E il mito della caverna?
«Il mito della
caverna trasferito nella sala cinematografica mi si è imposto con
evidenza mentre scrivevo: le immagini hanno un potere estremamente
forte, ed è ancora più vero oggi che al tempo di Platone. In fondo il
mito della caverna è un'anticipazione straordinaria. Platone aveva
immaginato una caverna con un fuoco, delle marionette, immagini sul
muro. Era una caverna ancora molto rudimentale... Oggi le persone
possono anche restare a casa loro per entrare nella caverna. Come qui,
per esempio, guardi lì l'ingresso» (Badiou indica la tv).
Perché sostiene di essere tornato al Platone originario?
«Mi
distacco dalle due principali, ed erronee, vulgate del passato. Platone
ha avuto una doppia discendenza. Quella religiosa, che comincia molto
presto, con i neoplatonici come Plotino, che spinge Platone verso la
trascendenza, l'idea di Bene, e l'idea dei due mondi: c'è il mondo
sensibile, corrotto e incline ai vizi, e il mondo celeste che è quello
della salvezza. Poi c'è l'interpretazione contraria, ossia razionalista,
che ha interpretato Platone soprattutto attraverso la matematica, la
scienza, facendone il primo grande razionalista. Platone è stato un po'
seppellito sotto il peso delle interpretazioni».
E la sua di interpretazione, invece?
«Cerco
di riportare Platone alla sua natura di pensatore dialettico, cioè un
filosofo che cerca di tenere insieme la contraddizione tra il carattere
materialista di ogni conoscenza e il carattere universale della verità.

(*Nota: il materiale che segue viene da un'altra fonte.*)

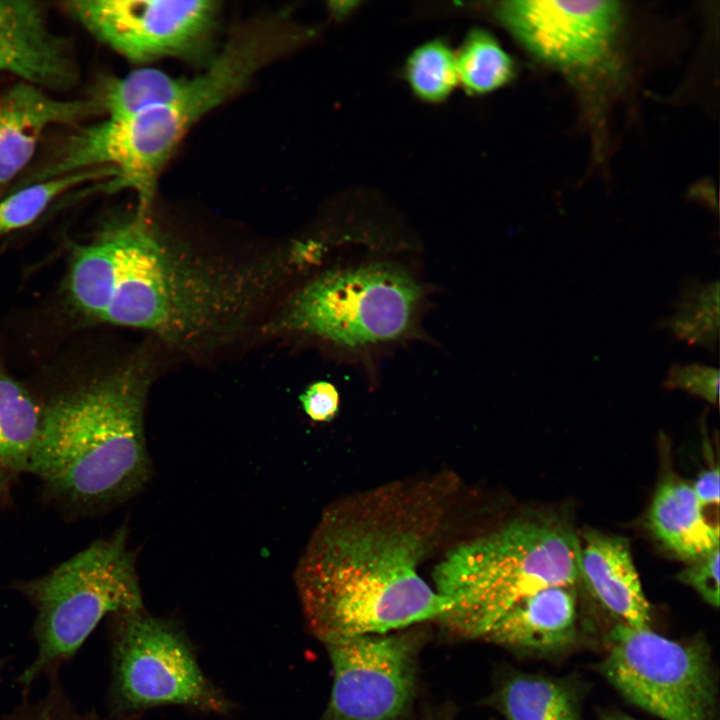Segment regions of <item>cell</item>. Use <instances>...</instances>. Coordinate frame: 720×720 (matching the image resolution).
<instances>
[{
  "label": "cell",
  "instance_id": "1",
  "mask_svg": "<svg viewBox=\"0 0 720 720\" xmlns=\"http://www.w3.org/2000/svg\"><path fill=\"white\" fill-rule=\"evenodd\" d=\"M458 490L456 475L438 472L327 506L294 574L306 626L323 645L438 620L449 609L418 569L440 541Z\"/></svg>",
  "mask_w": 720,
  "mask_h": 720
},
{
  "label": "cell",
  "instance_id": "2",
  "mask_svg": "<svg viewBox=\"0 0 720 720\" xmlns=\"http://www.w3.org/2000/svg\"><path fill=\"white\" fill-rule=\"evenodd\" d=\"M144 209L78 246L72 303L90 318L197 349L238 335L279 282L283 262L225 263L171 239Z\"/></svg>",
  "mask_w": 720,
  "mask_h": 720
},
{
  "label": "cell",
  "instance_id": "3",
  "mask_svg": "<svg viewBox=\"0 0 720 720\" xmlns=\"http://www.w3.org/2000/svg\"><path fill=\"white\" fill-rule=\"evenodd\" d=\"M149 376L127 365L42 406L29 472L71 513L127 501L151 476L144 411Z\"/></svg>",
  "mask_w": 720,
  "mask_h": 720
},
{
  "label": "cell",
  "instance_id": "4",
  "mask_svg": "<svg viewBox=\"0 0 720 720\" xmlns=\"http://www.w3.org/2000/svg\"><path fill=\"white\" fill-rule=\"evenodd\" d=\"M297 40L296 28L281 14L242 26L203 72L189 78L174 100L80 129L56 160L42 169V177L103 169L109 174V190L136 192L140 208L147 210L161 170L190 128L237 94Z\"/></svg>",
  "mask_w": 720,
  "mask_h": 720
},
{
  "label": "cell",
  "instance_id": "5",
  "mask_svg": "<svg viewBox=\"0 0 720 720\" xmlns=\"http://www.w3.org/2000/svg\"><path fill=\"white\" fill-rule=\"evenodd\" d=\"M578 537L559 519L516 518L449 550L435 565L434 589L449 609L438 619L464 638H483L516 603L579 579Z\"/></svg>",
  "mask_w": 720,
  "mask_h": 720
},
{
  "label": "cell",
  "instance_id": "6",
  "mask_svg": "<svg viewBox=\"0 0 720 720\" xmlns=\"http://www.w3.org/2000/svg\"><path fill=\"white\" fill-rule=\"evenodd\" d=\"M127 541V528L120 527L48 573L12 584L35 610L36 654L16 679L24 692L59 672L105 617L145 608Z\"/></svg>",
  "mask_w": 720,
  "mask_h": 720
},
{
  "label": "cell",
  "instance_id": "7",
  "mask_svg": "<svg viewBox=\"0 0 720 720\" xmlns=\"http://www.w3.org/2000/svg\"><path fill=\"white\" fill-rule=\"evenodd\" d=\"M424 296L422 284L400 264L383 260L337 267L298 289L268 329L361 354L408 338Z\"/></svg>",
  "mask_w": 720,
  "mask_h": 720
},
{
  "label": "cell",
  "instance_id": "8",
  "mask_svg": "<svg viewBox=\"0 0 720 720\" xmlns=\"http://www.w3.org/2000/svg\"><path fill=\"white\" fill-rule=\"evenodd\" d=\"M111 720H135L157 706L226 715L232 702L204 675L193 646L173 619L145 608L109 617Z\"/></svg>",
  "mask_w": 720,
  "mask_h": 720
},
{
  "label": "cell",
  "instance_id": "9",
  "mask_svg": "<svg viewBox=\"0 0 720 720\" xmlns=\"http://www.w3.org/2000/svg\"><path fill=\"white\" fill-rule=\"evenodd\" d=\"M601 671L627 701L663 720H714L717 689L703 644L620 623Z\"/></svg>",
  "mask_w": 720,
  "mask_h": 720
},
{
  "label": "cell",
  "instance_id": "10",
  "mask_svg": "<svg viewBox=\"0 0 720 720\" xmlns=\"http://www.w3.org/2000/svg\"><path fill=\"white\" fill-rule=\"evenodd\" d=\"M324 646L333 683L318 720H398L408 710L416 689L415 634L362 635Z\"/></svg>",
  "mask_w": 720,
  "mask_h": 720
},
{
  "label": "cell",
  "instance_id": "11",
  "mask_svg": "<svg viewBox=\"0 0 720 720\" xmlns=\"http://www.w3.org/2000/svg\"><path fill=\"white\" fill-rule=\"evenodd\" d=\"M70 14L97 39L136 63L198 56L219 13L215 1L78 0Z\"/></svg>",
  "mask_w": 720,
  "mask_h": 720
},
{
  "label": "cell",
  "instance_id": "12",
  "mask_svg": "<svg viewBox=\"0 0 720 720\" xmlns=\"http://www.w3.org/2000/svg\"><path fill=\"white\" fill-rule=\"evenodd\" d=\"M502 24L539 59L561 68H578L599 60L618 30L616 1L501 2Z\"/></svg>",
  "mask_w": 720,
  "mask_h": 720
},
{
  "label": "cell",
  "instance_id": "13",
  "mask_svg": "<svg viewBox=\"0 0 720 720\" xmlns=\"http://www.w3.org/2000/svg\"><path fill=\"white\" fill-rule=\"evenodd\" d=\"M0 72L41 89H64L78 70L66 41L49 26L40 4L0 0Z\"/></svg>",
  "mask_w": 720,
  "mask_h": 720
},
{
  "label": "cell",
  "instance_id": "14",
  "mask_svg": "<svg viewBox=\"0 0 720 720\" xmlns=\"http://www.w3.org/2000/svg\"><path fill=\"white\" fill-rule=\"evenodd\" d=\"M97 110L94 100H63L19 82L0 96V186L32 159L47 128L73 123Z\"/></svg>",
  "mask_w": 720,
  "mask_h": 720
},
{
  "label": "cell",
  "instance_id": "15",
  "mask_svg": "<svg viewBox=\"0 0 720 720\" xmlns=\"http://www.w3.org/2000/svg\"><path fill=\"white\" fill-rule=\"evenodd\" d=\"M579 543V573L593 596L621 623L649 627L650 605L628 540L591 530Z\"/></svg>",
  "mask_w": 720,
  "mask_h": 720
},
{
  "label": "cell",
  "instance_id": "16",
  "mask_svg": "<svg viewBox=\"0 0 720 720\" xmlns=\"http://www.w3.org/2000/svg\"><path fill=\"white\" fill-rule=\"evenodd\" d=\"M577 636L576 598L572 586H552L516 603L483 639L516 651L559 652Z\"/></svg>",
  "mask_w": 720,
  "mask_h": 720
},
{
  "label": "cell",
  "instance_id": "17",
  "mask_svg": "<svg viewBox=\"0 0 720 720\" xmlns=\"http://www.w3.org/2000/svg\"><path fill=\"white\" fill-rule=\"evenodd\" d=\"M648 527L668 551L688 563L719 548V526L705 518L692 485L673 475L665 477L655 490Z\"/></svg>",
  "mask_w": 720,
  "mask_h": 720
},
{
  "label": "cell",
  "instance_id": "18",
  "mask_svg": "<svg viewBox=\"0 0 720 720\" xmlns=\"http://www.w3.org/2000/svg\"><path fill=\"white\" fill-rule=\"evenodd\" d=\"M41 419L42 405L0 366V506L29 472Z\"/></svg>",
  "mask_w": 720,
  "mask_h": 720
},
{
  "label": "cell",
  "instance_id": "19",
  "mask_svg": "<svg viewBox=\"0 0 720 720\" xmlns=\"http://www.w3.org/2000/svg\"><path fill=\"white\" fill-rule=\"evenodd\" d=\"M494 703L509 720H579L572 690L542 676H512L496 692Z\"/></svg>",
  "mask_w": 720,
  "mask_h": 720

Platone cerca di dire: non cedo né sul fatto che viviamo in un mondo di
esperienza sensibile (parla spesso di dottori, artigiani, piloti di
navi, quindi è falso dire che è perso nelle nuvole, è una diceria), né
sul fatto che è giusto ambire a qualcosa di universale, comune a tutti.
Bisogna tenere le due cose insieme».
Questi due elementi si realizzano nella città ideale.
«Il
tipo di vita che Platone propone come ideale non prevede la proprietà
privata, le decisioni sono prese in comune e così via. Questa visione
politica credo che la si possa definire come il tentativo di organizzare
la società sulla condivisione di valori universali, su quel che c'è di
comune negli uomini (comunismo vuol dire questo). Altrimenti la sola
universalità che ci resta è quella del denaro, come già sta accadendo. O
ci incamminiamo lungo una strada platonica — rinnovata, trasformata,
modernizzata, naturalmente — cioè riorganizziamo la vita sociale sulle
basi di una uguaglianza minima tra gli uomini, o lasciamo che il potere
della manipolazione finanziaria su scala globale abbia l'ultima parola.
Il mio libro quindi è anche Platone contro i finanzieri» (si mette a
ridere).
Lo vede che è comunista...
«Ma no, il mio è un libro
filosofico, non un manifesto politico. E poi Platone è aristocratico e
antidemocratico. Nella mia riscrittura, invece, allargo a tutti quel che
Platone riserva all'élite. Le formule che mi piacciono sono elitismo
per tutti, o aristocrazia popolare».